ABOUT THIS TASK: Find and copy each line of the data that includes "formas".

INFORMATION GIVEN:

──────────────────────────────

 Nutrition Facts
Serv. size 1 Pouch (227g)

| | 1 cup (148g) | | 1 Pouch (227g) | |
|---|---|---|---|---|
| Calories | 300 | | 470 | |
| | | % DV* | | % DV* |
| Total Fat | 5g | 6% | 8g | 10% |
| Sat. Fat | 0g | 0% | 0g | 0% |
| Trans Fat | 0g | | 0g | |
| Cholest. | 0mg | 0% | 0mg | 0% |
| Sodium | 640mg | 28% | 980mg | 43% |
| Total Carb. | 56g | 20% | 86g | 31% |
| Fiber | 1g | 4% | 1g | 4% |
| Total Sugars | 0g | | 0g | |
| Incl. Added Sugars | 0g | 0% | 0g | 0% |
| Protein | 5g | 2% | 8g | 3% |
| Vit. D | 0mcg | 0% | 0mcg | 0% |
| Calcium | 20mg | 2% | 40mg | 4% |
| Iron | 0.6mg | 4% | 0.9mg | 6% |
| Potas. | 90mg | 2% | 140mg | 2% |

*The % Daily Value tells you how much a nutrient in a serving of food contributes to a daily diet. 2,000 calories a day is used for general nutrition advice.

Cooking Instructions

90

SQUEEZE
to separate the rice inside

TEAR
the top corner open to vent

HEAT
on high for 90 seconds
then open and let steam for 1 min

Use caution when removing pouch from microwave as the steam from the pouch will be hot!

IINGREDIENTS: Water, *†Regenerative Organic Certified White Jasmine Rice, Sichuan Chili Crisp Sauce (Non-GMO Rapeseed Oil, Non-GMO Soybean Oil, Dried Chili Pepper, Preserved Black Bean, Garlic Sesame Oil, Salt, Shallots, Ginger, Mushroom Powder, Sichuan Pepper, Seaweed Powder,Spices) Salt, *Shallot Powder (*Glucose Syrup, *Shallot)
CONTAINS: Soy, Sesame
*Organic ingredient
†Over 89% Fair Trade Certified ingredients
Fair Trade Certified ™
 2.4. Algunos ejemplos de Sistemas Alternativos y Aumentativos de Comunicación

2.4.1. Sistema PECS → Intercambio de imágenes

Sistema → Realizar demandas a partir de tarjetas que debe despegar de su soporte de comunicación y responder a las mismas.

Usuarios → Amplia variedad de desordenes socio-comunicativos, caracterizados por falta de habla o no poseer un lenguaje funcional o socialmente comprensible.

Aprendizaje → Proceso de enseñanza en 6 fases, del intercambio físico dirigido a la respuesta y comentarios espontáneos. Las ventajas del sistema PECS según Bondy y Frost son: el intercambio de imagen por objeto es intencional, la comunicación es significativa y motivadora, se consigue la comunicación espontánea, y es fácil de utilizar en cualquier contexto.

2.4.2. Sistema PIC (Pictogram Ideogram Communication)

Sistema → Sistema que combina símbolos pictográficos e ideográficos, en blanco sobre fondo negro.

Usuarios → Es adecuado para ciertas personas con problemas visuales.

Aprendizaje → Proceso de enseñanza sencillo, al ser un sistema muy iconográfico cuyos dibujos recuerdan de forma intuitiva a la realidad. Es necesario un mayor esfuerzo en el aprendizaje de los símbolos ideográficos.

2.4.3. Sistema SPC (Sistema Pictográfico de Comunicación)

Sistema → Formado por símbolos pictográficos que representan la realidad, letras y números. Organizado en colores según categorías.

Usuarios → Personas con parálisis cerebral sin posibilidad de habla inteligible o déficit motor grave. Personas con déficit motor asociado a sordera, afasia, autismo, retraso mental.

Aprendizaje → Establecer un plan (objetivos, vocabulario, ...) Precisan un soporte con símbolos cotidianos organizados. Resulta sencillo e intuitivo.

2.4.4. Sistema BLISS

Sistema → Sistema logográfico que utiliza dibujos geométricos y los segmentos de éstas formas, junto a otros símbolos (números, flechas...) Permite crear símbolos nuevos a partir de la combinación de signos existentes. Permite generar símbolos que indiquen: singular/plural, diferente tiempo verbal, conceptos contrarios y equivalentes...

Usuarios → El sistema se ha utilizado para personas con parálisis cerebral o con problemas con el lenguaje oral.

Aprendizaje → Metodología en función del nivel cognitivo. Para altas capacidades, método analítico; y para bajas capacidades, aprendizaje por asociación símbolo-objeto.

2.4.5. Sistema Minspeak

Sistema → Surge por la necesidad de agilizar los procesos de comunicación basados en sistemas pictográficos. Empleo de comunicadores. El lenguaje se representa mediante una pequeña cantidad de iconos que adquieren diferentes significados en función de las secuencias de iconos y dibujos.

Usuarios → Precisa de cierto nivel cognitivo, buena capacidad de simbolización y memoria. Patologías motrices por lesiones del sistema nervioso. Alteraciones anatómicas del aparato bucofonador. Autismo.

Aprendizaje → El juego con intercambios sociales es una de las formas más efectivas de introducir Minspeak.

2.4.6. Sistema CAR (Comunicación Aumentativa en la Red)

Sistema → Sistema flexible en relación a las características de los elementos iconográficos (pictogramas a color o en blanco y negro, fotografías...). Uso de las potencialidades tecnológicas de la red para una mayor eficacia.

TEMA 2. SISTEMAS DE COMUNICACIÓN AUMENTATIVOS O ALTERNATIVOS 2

──────────────────────────────

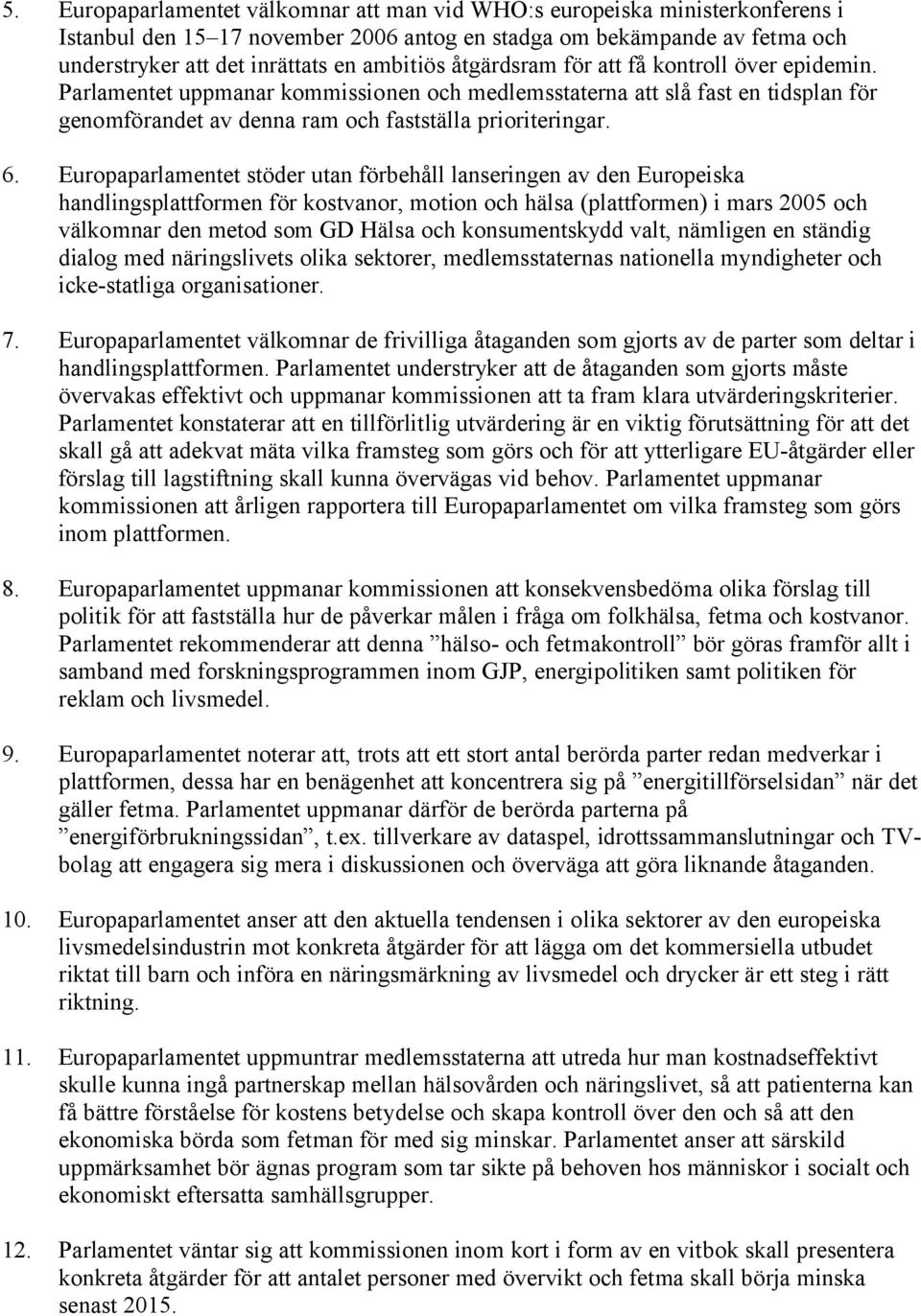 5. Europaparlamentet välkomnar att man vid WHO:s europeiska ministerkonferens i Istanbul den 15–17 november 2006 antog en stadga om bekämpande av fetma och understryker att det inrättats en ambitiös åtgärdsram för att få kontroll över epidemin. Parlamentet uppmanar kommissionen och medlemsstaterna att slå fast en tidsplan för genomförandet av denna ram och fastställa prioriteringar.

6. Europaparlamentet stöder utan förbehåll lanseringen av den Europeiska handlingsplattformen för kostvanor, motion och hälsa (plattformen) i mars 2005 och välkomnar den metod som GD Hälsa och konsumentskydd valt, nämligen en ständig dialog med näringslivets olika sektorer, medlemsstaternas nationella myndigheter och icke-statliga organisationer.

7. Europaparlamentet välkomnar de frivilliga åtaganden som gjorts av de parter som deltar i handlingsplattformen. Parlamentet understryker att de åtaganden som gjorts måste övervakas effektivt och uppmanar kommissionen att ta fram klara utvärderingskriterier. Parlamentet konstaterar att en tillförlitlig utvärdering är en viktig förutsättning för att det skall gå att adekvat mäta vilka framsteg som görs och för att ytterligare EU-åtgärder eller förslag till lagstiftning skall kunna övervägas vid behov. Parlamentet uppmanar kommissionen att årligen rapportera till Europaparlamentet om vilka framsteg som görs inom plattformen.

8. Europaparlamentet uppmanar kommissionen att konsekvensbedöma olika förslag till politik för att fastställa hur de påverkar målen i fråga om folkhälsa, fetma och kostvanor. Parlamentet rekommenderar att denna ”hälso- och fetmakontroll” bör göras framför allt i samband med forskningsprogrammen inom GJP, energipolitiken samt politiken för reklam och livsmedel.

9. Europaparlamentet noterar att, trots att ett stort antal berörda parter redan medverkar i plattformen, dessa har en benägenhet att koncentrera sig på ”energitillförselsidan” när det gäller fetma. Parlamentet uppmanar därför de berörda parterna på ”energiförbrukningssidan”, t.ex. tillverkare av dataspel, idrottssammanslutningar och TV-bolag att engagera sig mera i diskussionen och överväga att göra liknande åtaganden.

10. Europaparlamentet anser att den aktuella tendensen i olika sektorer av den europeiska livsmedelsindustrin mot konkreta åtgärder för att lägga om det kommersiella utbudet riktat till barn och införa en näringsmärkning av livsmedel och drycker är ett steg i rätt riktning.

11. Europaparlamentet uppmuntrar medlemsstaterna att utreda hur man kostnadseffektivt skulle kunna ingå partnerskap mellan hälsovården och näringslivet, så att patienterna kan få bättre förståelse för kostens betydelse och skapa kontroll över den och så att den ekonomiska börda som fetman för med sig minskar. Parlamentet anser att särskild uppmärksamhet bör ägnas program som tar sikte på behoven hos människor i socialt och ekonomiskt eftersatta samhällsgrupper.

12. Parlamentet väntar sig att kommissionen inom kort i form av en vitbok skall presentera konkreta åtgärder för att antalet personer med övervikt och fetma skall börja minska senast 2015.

──────────────────────────────

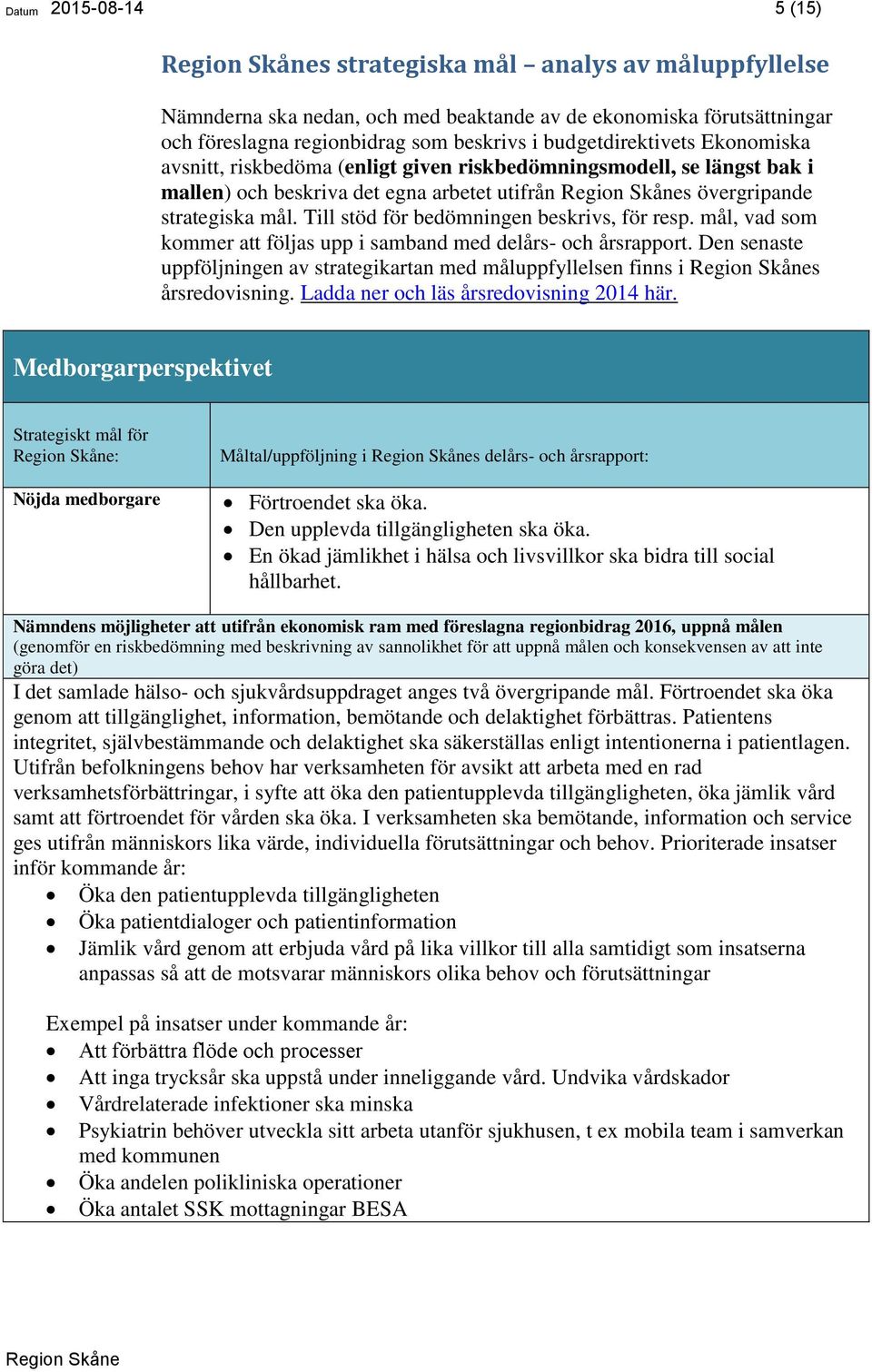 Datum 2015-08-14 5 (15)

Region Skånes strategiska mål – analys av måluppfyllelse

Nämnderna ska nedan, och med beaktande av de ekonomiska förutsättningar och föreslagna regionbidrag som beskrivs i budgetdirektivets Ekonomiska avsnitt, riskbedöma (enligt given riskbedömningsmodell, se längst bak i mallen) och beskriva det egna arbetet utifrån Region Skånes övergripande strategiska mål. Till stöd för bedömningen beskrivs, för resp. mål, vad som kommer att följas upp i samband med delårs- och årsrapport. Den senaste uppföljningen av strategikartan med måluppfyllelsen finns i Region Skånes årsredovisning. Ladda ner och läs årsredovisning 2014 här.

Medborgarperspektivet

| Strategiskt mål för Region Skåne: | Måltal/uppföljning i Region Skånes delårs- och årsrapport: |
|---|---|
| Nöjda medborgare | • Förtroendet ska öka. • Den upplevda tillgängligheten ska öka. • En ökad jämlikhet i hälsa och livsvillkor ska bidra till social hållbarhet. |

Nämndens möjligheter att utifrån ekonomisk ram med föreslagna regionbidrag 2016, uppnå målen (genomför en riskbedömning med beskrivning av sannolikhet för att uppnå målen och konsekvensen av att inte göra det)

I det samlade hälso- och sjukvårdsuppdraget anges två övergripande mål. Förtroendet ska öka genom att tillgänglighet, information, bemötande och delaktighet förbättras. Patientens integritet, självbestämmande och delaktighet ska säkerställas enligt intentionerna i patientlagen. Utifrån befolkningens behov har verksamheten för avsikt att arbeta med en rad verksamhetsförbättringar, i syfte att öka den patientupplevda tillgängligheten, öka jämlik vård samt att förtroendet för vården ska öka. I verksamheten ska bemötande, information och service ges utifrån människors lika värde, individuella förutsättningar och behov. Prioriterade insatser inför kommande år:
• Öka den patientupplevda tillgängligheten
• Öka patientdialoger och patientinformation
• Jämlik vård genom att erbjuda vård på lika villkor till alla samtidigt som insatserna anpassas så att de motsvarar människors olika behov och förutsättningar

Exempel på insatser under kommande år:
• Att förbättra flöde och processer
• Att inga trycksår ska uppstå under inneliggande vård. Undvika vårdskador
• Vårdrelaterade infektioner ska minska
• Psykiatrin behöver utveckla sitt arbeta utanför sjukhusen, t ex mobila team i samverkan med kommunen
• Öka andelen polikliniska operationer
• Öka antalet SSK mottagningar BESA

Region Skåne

──────────────────────────────

OUTPUT OF THE TASK:
Sistema → Sistema logográfico que utiliza dibujos geométricos y los segmentos de éstas formas, junto a otros símbolos (números, flechas...) Permite crear símbolos nuevos a partir de la combinación de signos existentes. Permite generar símbolos que indiquen: singular/plural, diferente tiempo verbal, conceptos contrarios y equivalentes...
Aprendizaje → El juego con intercambios sociales es una de las formas más efectivas de introducir Minspeak.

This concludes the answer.